[Begin Material to process]

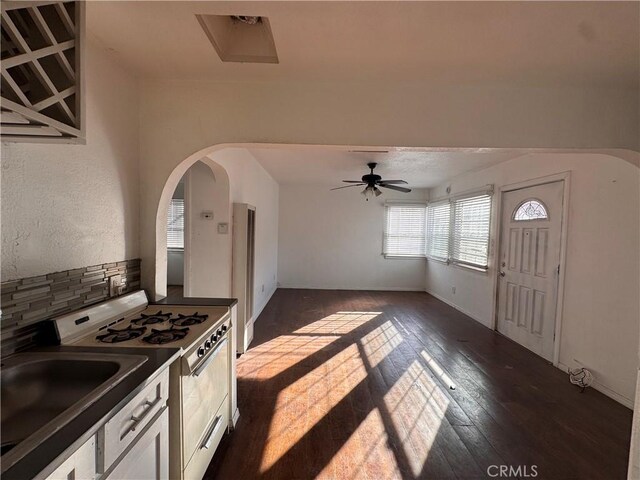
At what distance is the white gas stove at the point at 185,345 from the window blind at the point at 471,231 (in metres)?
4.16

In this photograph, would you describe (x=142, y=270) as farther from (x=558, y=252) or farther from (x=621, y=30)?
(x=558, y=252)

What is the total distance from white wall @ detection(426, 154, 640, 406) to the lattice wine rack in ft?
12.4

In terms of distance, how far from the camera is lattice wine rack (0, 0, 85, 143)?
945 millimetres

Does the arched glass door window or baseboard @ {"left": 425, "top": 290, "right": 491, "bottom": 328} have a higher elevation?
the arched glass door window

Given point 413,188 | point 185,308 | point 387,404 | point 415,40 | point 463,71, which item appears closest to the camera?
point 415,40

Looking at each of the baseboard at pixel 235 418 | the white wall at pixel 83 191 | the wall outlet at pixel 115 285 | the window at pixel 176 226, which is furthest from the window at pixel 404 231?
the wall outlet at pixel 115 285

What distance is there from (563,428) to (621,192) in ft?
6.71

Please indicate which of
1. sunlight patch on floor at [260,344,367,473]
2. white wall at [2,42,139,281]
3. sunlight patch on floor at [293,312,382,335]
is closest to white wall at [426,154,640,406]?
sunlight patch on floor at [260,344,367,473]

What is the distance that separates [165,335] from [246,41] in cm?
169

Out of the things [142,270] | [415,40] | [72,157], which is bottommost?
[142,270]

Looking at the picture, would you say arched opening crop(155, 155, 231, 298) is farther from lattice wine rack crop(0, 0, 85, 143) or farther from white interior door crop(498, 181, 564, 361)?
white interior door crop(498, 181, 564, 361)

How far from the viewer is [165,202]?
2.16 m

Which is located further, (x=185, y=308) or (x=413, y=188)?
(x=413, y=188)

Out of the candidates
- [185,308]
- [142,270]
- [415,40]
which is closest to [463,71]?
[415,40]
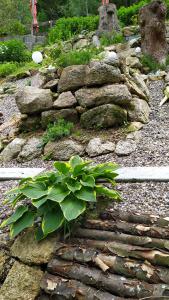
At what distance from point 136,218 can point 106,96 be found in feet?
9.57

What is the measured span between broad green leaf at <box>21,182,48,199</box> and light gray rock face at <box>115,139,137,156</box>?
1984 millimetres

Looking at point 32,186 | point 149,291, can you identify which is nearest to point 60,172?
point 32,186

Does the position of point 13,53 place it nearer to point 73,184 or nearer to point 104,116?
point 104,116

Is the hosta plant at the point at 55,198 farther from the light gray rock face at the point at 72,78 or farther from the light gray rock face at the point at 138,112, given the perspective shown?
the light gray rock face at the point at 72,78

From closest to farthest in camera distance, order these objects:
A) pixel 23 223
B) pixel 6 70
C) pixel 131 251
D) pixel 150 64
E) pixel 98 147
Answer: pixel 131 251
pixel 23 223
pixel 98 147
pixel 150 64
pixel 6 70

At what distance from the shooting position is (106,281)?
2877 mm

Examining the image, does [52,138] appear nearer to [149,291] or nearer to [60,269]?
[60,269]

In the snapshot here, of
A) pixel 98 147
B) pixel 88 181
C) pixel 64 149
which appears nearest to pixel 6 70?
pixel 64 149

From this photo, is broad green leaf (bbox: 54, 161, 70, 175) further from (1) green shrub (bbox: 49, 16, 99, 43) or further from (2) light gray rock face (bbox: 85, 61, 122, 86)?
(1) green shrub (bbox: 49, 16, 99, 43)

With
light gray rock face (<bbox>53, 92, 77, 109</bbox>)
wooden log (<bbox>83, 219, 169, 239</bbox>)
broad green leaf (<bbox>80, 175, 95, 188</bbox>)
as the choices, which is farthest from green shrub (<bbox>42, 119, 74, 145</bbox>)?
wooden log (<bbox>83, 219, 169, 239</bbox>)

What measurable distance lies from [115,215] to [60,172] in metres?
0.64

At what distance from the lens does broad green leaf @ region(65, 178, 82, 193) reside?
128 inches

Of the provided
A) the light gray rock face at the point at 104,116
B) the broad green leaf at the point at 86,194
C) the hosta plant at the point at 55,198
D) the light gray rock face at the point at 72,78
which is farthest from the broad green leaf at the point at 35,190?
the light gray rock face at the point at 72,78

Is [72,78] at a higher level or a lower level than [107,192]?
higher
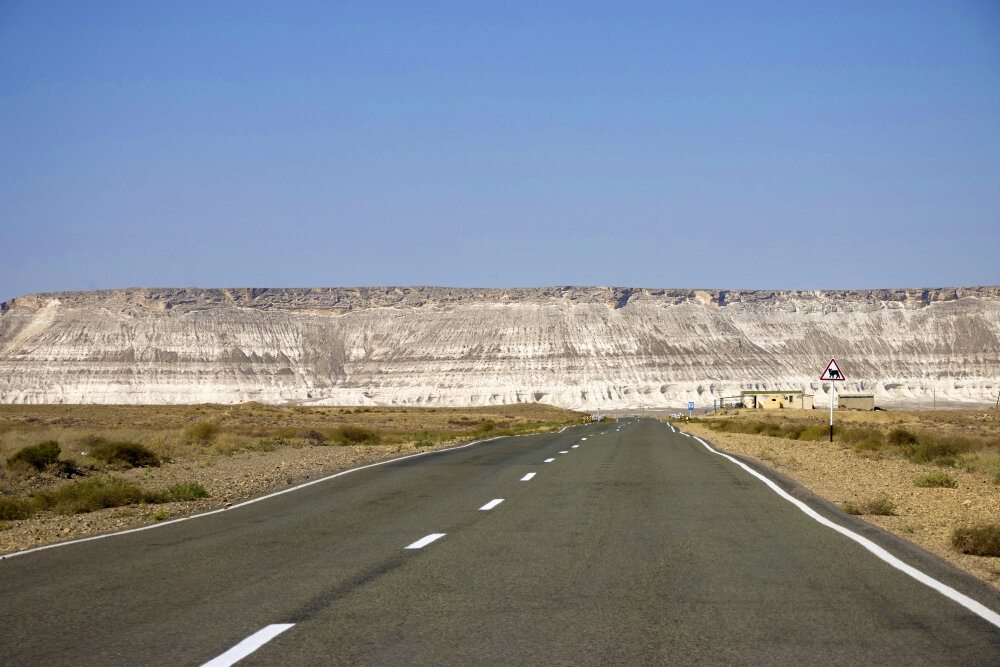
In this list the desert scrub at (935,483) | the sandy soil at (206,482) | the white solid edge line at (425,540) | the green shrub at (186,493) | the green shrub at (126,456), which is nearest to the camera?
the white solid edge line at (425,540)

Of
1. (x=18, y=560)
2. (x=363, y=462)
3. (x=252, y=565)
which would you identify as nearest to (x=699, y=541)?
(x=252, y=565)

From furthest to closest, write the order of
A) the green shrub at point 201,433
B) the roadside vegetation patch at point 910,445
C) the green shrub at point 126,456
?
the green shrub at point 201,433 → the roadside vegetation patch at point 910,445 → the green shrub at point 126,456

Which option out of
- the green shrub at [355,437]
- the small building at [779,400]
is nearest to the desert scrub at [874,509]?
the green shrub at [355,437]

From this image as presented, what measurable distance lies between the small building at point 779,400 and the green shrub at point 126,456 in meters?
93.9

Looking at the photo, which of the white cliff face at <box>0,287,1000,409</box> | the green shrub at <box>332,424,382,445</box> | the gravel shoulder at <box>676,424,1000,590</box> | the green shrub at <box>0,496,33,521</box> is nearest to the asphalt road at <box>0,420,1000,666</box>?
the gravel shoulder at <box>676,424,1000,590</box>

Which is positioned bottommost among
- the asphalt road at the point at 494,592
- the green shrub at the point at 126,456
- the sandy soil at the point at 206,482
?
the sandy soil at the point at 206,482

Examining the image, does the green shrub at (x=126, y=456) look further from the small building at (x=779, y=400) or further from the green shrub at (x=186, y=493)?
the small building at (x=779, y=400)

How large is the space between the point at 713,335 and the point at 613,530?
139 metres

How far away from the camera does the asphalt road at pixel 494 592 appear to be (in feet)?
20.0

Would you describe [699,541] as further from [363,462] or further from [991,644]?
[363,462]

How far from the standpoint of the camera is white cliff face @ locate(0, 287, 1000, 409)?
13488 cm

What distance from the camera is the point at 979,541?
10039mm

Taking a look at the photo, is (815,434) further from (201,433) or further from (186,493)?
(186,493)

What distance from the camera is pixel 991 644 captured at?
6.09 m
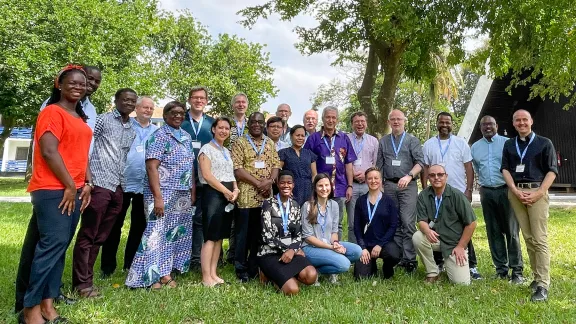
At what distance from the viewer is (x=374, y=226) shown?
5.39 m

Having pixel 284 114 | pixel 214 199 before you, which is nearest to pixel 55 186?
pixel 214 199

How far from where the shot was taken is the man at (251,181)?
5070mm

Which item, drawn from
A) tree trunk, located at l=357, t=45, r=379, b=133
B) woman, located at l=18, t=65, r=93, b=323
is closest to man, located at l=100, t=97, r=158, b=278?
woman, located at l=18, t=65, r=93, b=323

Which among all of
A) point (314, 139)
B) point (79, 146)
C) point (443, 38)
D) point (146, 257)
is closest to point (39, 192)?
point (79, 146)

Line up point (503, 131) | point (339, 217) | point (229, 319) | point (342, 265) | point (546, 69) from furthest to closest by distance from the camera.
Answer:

[End Material to process]

**Instructions for the task:**
All entries must be written out again exactly as given, with no pictures in the copy.

**Result for this exercise:**
At what distance is the white gas stove at the point at 185,345 from the window blind at the point at 471,231 (in metres)?
4.16

In this photograph, would you describe (x=142, y=270) as farther from (x=558, y=252) or farther from (x=621, y=30)?
(x=558, y=252)

What is the total distance from white wall @ detection(426, 154, 640, 406) to the lattice wine rack in ft?
12.4

In terms of distance, how far from the camera is lattice wine rack (0, 0, 85, 143)?
945 millimetres

Does the arched glass door window or baseboard @ {"left": 425, "top": 290, "right": 491, "bottom": 328} have a higher elevation?
the arched glass door window

Given point 413,188 | point 185,308 | point 387,404 | point 415,40 | point 463,71, which item appears closest to the camera?
point 415,40

Looking at each of the baseboard at pixel 235 418 | the white wall at pixel 83 191 | the wall outlet at pixel 115 285 | the window at pixel 176 226, which is furthest from the window at pixel 404 231?
the wall outlet at pixel 115 285

What distance is there from (563,428) to (621,192) in ft?
6.71

Please indicate which of
1. sunlight patch on floor at [260,344,367,473]
2. white wall at [2,42,139,281]
3. sunlight patch on floor at [293,312,382,335]
is closest to white wall at [426,154,640,406]?
sunlight patch on floor at [260,344,367,473]

What is the distance that separates [165,335] from [246,41] in cm?
169

Out of the things [142,270] | [415,40] | [72,157], which is bottommost?
[142,270]

Looking at the picture, would you say arched opening crop(155, 155, 231, 298) is farther from lattice wine rack crop(0, 0, 85, 143) or farther from white interior door crop(498, 181, 564, 361)?
white interior door crop(498, 181, 564, 361)

How far from the viewer is [165,202]?
2.16 m

Which is located further, (x=185, y=308) or (x=413, y=188)?
(x=413, y=188)

Out of the candidates
- [185,308]
- [142,270]
- [415,40]
which is closest to [463,71]?
[415,40]
At what distance from point 136,218 can point 106,96 be found in feet?
9.57

What is the measured span between broad green leaf at <box>21,182,48,199</box> and light gray rock face at <box>115,139,137,156</box>?
1984 millimetres

Looking at point 32,186 | point 149,291, can you identify which is nearest to point 60,172?
point 32,186

Does the position of point 13,53 place it nearer to point 73,184 or nearer to point 104,116?
point 104,116

Is the hosta plant at the point at 55,198 farther from the light gray rock face at the point at 72,78 or farther from the light gray rock face at the point at 138,112, given the perspective shown?
the light gray rock face at the point at 72,78

From closest to farthest in camera distance, order these objects:
A) pixel 23 223
B) pixel 6 70
C) pixel 131 251
D) pixel 150 64
E) pixel 98 147
Answer: pixel 131 251
pixel 23 223
pixel 98 147
pixel 150 64
pixel 6 70

At what distance from the shooting position is (106,281)?
2877 mm

Examining the image, does [52,138] appear nearer to [149,291] or nearer to [60,269]?
[60,269]

In the snapshot here, of
A) pixel 98 147
B) pixel 88 181
C) pixel 64 149
which appears nearest to pixel 6 70?
pixel 64 149

From this photo, is broad green leaf (bbox: 54, 161, 70, 175) further from (1) green shrub (bbox: 49, 16, 99, 43) or further from (2) light gray rock face (bbox: 85, 61, 122, 86)?
(1) green shrub (bbox: 49, 16, 99, 43)

With
light gray rock face (<bbox>53, 92, 77, 109</bbox>)
wooden log (<bbox>83, 219, 169, 239</bbox>)
broad green leaf (<bbox>80, 175, 95, 188</bbox>)
as the choices, which is farthest from green shrub (<bbox>42, 119, 74, 145</bbox>)?
wooden log (<bbox>83, 219, 169, 239</bbox>)

What measurable distance lies from [115,215] to [60,172] in metres?
0.64

At what distance from the lens does broad green leaf @ region(65, 178, 82, 193) reside?
128 inches

Of the provided
A) the light gray rock face at the point at 104,116
B) the broad green leaf at the point at 86,194
C) the hosta plant at the point at 55,198
D) the light gray rock face at the point at 72,78
which is farthest from the broad green leaf at the point at 35,190?
the light gray rock face at the point at 72,78

Is [72,78] at a higher level or a lower level than [107,192]?
higher
In this list the desert scrub at (935,483) | the sandy soil at (206,482) | the white solid edge line at (425,540) | the green shrub at (186,493) | the green shrub at (126,456), which is nearest to the camera?
the white solid edge line at (425,540)

Of
1. (x=18, y=560)
2. (x=363, y=462)
3. (x=252, y=565)
which would you identify as nearest to (x=699, y=541)?
(x=252, y=565)

From furthest to closest, write the order of
A) the green shrub at point 201,433
B) the roadside vegetation patch at point 910,445
C) the green shrub at point 126,456
?
the green shrub at point 201,433 → the roadside vegetation patch at point 910,445 → the green shrub at point 126,456

Which option out of
- the green shrub at [355,437]
- the small building at [779,400]
is nearest to the desert scrub at [874,509]?
the green shrub at [355,437]

From this image as presented, what measurable distance lies between the small building at point 779,400 and the green shrub at point 126,456 in meters?
93.9

Looking at the photo, which of the white cliff face at <box>0,287,1000,409</box> | the green shrub at <box>332,424,382,445</box> | the gravel shoulder at <box>676,424,1000,590</box> | the green shrub at <box>0,496,33,521</box> is nearest to the asphalt road at <box>0,420,1000,666</box>?
the gravel shoulder at <box>676,424,1000,590</box>

Which is positioned bottommost among
- the asphalt road at the point at 494,592
- the green shrub at the point at 126,456
- the sandy soil at the point at 206,482
?
the sandy soil at the point at 206,482

Examining the image, does the green shrub at (x=126, y=456) look further from the small building at (x=779, y=400) or further from the green shrub at (x=186, y=493)?
the small building at (x=779, y=400)

How large is the space between the point at 713,335 and the point at 613,530?
139 metres

How far away from the camera does the asphalt road at pixel 494 592 appear to be (in feet)?
20.0

Would you describe [699,541] as further from [363,462] or further from [991,644]?
[363,462]

How far from the standpoint of the camera is white cliff face @ locate(0, 287, 1000, 409)?
13488 cm

What distance from the camera is the point at 979,541?
10039mm

Taking a look at the photo, is (815,434) further from (201,433) or further from (186,493)?
(186,493)

What distance from the camera is pixel 991 644 captured at?
6.09 m
At what distance from the viewer is (x=374, y=226) shown?
5.39 m

Having pixel 284 114 | pixel 214 199 before you, which is nearest to pixel 55 186?
pixel 214 199

How far from where the shot was taken is the man at (251,181)?
5070mm

Which item, drawn from
A) tree trunk, located at l=357, t=45, r=379, b=133
B) woman, located at l=18, t=65, r=93, b=323
is closest to man, located at l=100, t=97, r=158, b=278?
woman, located at l=18, t=65, r=93, b=323

Which among all of
A) point (314, 139)
B) point (79, 146)
C) point (443, 38)
D) point (146, 257)
is closest to point (39, 192)?
point (79, 146)

Line up point (503, 131) | point (339, 217) | point (229, 319) | point (342, 265) | point (546, 69) from furthest to closest by distance from the camera.
Answer:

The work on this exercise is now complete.